-- Text section follows --
Also, during the second half of 2017-FEB, two mosques in Texas were burned to the ground. One was at Lake Travis; the other in Victoria.
It is quite possible that the President's executive order might have emboldened the Quebec shooter to attack people in the mosque. After all, if a person with the stature of the President of the United States treated Muslim immigrants with such contempt, then the shooter's might have been motivated to attack Muslims with bullets. On the other hand, the executive order may not have been involved; the gunman might have been planning the attack for some time.
The accused is Alexandre Bissonnette, 27, who was born and raised in Canada. He is a student in the faculty of social sciences at Université Laval. He is also an employee of Héma-Québec -- a non-profit organization that manages the blood supply for the province of Quebec.
Catherine Solyom, a reporter for the Montreal Gazette, wrote:
"Héma-Québec expressed its deepest sympathies to the families of the victims of the tragedy and will not provide any further comments regarding Bissonnette so as not to hinder the police investigation.
Earlier in the day, police searched the home of Bissonnette’s parents in the Cap-Rouge district of Quebec City.
The young man, who appears to have acted alone despite initial reports of a second gunman, did not have a previous criminal record and was known as an introvert, and a victim of bullying in school." 1
Ian Austen & Craig Smith, writing for the New York Times, said:
""Mr. Bissonnette was well known to people who monitor far-right groups in Quebec, where he frequently commented on sites speaking about immigration and Islam. He was a particularly vocal supporter of Marine Le Pen, leader of France’s far right National Front party, when she visited the city last year." 2
Alexandre Bissonnette has been charged with six counts of first-degree murder and five counts of attempted murder.
Fox News misreports events and apologizes after the Canadian government complained:
At 12:31 PM on Monday, JAN-30, Fox News dispatched a tweet saying:
"Suspect in Quebec mosque terror attack was of Moroccan origin, reports show."
-- Text section concluded --
-- Dataset extract follows --
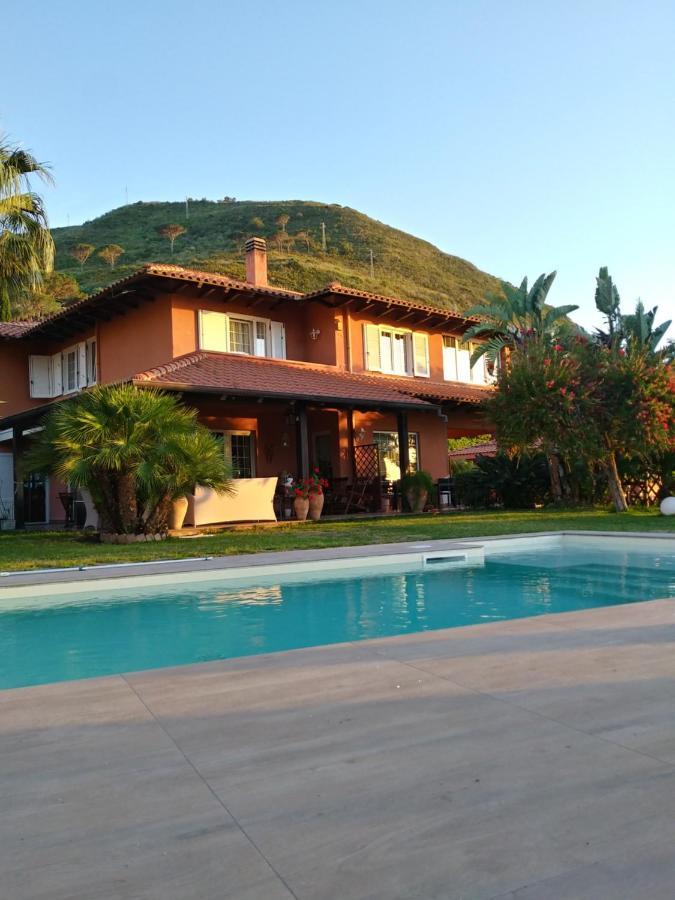 تْشيفالو B&B Villa Di Giorgi المظهر الخارجي الصورة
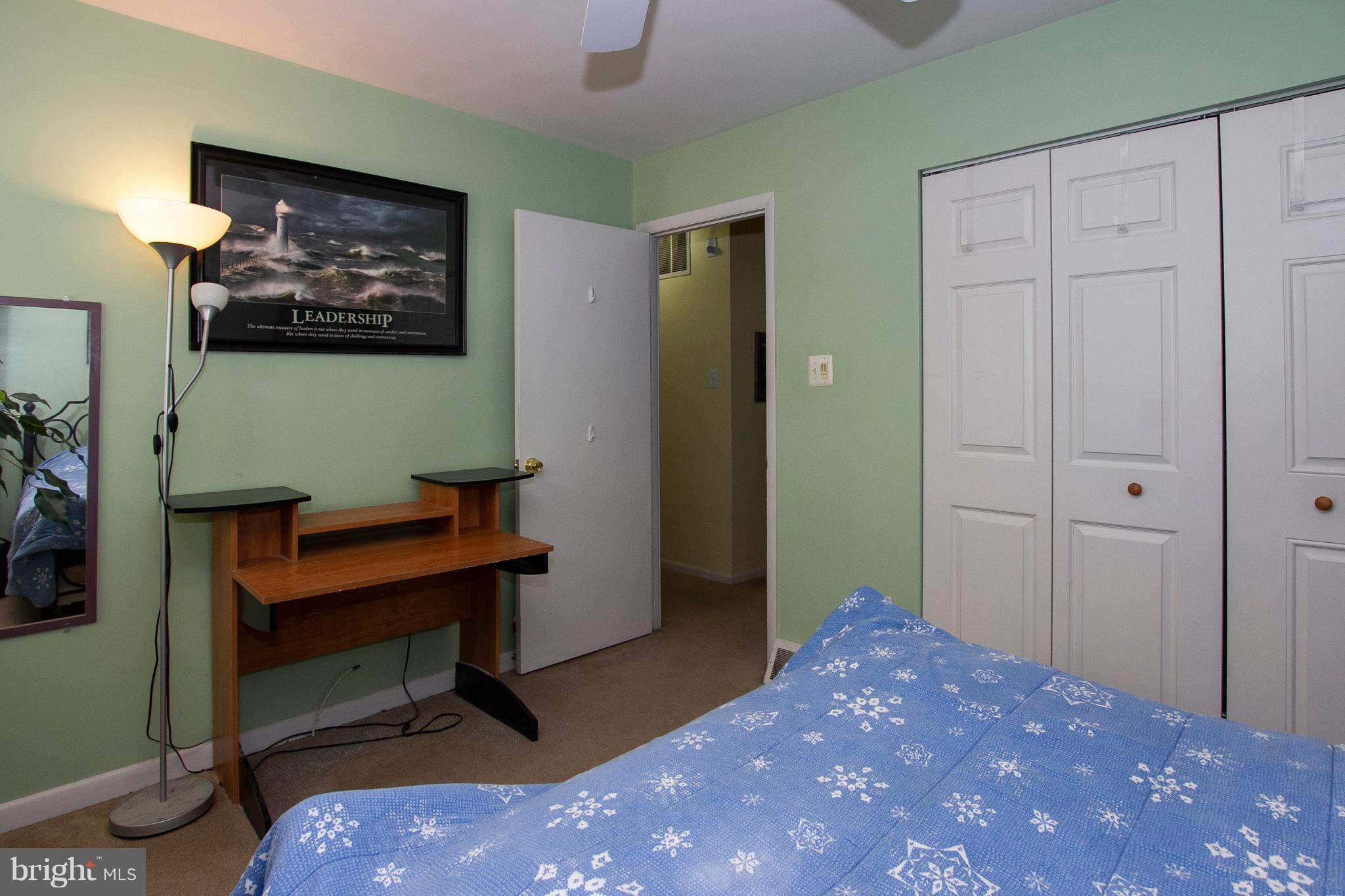 CARROLLWOOD MANOR - Residential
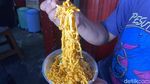 Cuma Rp 10.000, Mie Jebew di Sini Selalu Diantre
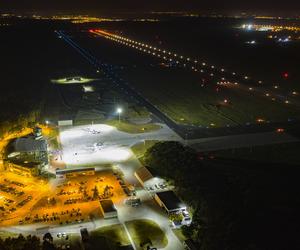 Takiego wydarzenia w Bydgoszczy jeszcze nie było! Co się będzie działo w nocy na bydgoskim lotnisku?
-- Dataset extract concluded --
» **Tasks for this exercise**:
**1)** According to the article on the Quebec mosque shooting, how many counts of first-degree murder was Alexandre Bissonnette charged with?
**2)** Continue the article on the Quebec mosque shooting from the point where it stops.

» **Answers by task**:
**1)** Six counts.

**2)**
Actually, the "suspect" referred to was Mohamed Belkhadir, an engineering student who was born in Morocco and a member of the mosque. He was not a perpetrator; he was the witness who alerted police by phone about the shooting. Alexandre Bissonnette, the alleged shooter, was born and raised in Quebec.
Kate Purchase is the Director of Communications for the Canadian federal government. On Tuesday, JAN-31, she wrote to Fox News, demanding that their tweet be taken down or corrected. She wrote:
"Canada is an open, welcoming country that stands by its citizens. We are a nation of millions of immigrants and refugees, of hundreds of cultures, languages, and religions bound by one, unwavering, unshakable belief: we are stronger not in spite of our differences, but because of them.
These tweets by Fox News dishonour the memory of the six [murder] victims and their families by spreading misinformation, playing identity politics, and perpetuating fear and division within our communities. ..."
Muslims are predominantly the greatest victims of terrorist acts around the world. To paint terrorists with a broad brush that extends to all Muslims is not just ignorant — it is irresponsible.
If we allow individuals and organizations to succeed by scaring people, we do not actually end up any safer. Fear does not make us safer. It makes us weaker. Ramping up fear and closing our borders is not a solution. It distracts from the real issues that affect people’s day to day life."
She referred to "six victims" in her letter. Actually there were apparently about 25 victims, of whom six were killed and perhaps 19 were injured.
Later on Tuesday evening, Fox News deleted the original tweet.
Responses to the shootings across Canada:
Ian Austen & Craig Smith, writing for the New York Times, said:
"In a world often hostile to migration, Canada has stood out, welcoming thousands of refugees fleeing war and seeking a haven. It has been a feel-good time for Canada, proud of its national tolerance. ..."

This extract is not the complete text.